"You look pretty healthy. Besides, you'll have part of your five hundred dollars left, you know."

"That's so! What a good calculator you are, Albert! Besides, if things came to the worst, there's that five hundred dollars I lent your father twenty-seven years ago. No doubt you'd pay me back, and——"

"I don't know what you refer to," said Squire Marlowe, coldly.

"Surely you haven't forgot the time when your father was so driven for money, when you were a lad of fifteen, and I let him have all I had except about fifty dollars that I kept for a rainy day."

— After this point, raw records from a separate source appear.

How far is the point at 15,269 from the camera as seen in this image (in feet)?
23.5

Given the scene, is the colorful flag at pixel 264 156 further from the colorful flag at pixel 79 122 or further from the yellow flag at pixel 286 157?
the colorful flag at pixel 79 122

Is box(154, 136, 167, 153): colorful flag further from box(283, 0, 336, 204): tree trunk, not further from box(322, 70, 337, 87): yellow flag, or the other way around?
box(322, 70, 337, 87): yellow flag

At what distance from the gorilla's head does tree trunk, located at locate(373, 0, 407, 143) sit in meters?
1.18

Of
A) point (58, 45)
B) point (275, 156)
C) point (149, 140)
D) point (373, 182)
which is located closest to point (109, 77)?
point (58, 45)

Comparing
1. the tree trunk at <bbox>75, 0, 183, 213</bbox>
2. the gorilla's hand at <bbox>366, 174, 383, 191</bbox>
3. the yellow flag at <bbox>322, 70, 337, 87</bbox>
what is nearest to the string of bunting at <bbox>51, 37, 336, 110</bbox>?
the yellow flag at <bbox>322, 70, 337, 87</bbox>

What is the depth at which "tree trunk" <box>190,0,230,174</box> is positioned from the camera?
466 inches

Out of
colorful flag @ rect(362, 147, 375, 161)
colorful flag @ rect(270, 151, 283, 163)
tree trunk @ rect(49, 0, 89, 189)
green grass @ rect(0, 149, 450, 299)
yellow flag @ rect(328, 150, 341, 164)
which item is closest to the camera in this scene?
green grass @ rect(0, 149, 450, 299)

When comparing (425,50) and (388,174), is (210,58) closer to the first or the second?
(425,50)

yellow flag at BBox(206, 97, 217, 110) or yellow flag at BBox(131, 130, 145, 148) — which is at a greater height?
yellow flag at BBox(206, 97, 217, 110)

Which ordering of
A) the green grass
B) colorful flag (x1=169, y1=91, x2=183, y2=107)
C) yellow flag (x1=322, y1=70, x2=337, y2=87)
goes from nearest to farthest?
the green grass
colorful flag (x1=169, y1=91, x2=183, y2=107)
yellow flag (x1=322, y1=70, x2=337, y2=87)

"This is news to me, Uncle Jacob," said the squire, with a chilling frown. "You must excuse me for saying that I think you labor under a delusion."

Uncle Jacob surveyed his neighbor intently, with a gaze which disconcerted him in spite of his assurance.

"Fortunately, I am able to prove what I say," he rejoined, after a slight pause.

He drew from his pocket a wallet which bore the signs of long wear, and, opening it, deliberately drew out a folded sheet of note paper, grown yellow with age and brittle with much handling. Then, adjusting his spectacles, he added: "Here's something I'd like to read to you, Albert. It's written by your father:

My Dear Jacob:

I cannot tell you how grateful I am to you for lending me the five hundred dollars I so urgently need. I know it is very nearly, if not quite, all you possess in the world, and that you can ill spare it. It will save me from failure, and sometime I hope to repay it to you. If I cannot, I will ask my son Albert to do so when he is able. I don't want you to lose by your kindness to me.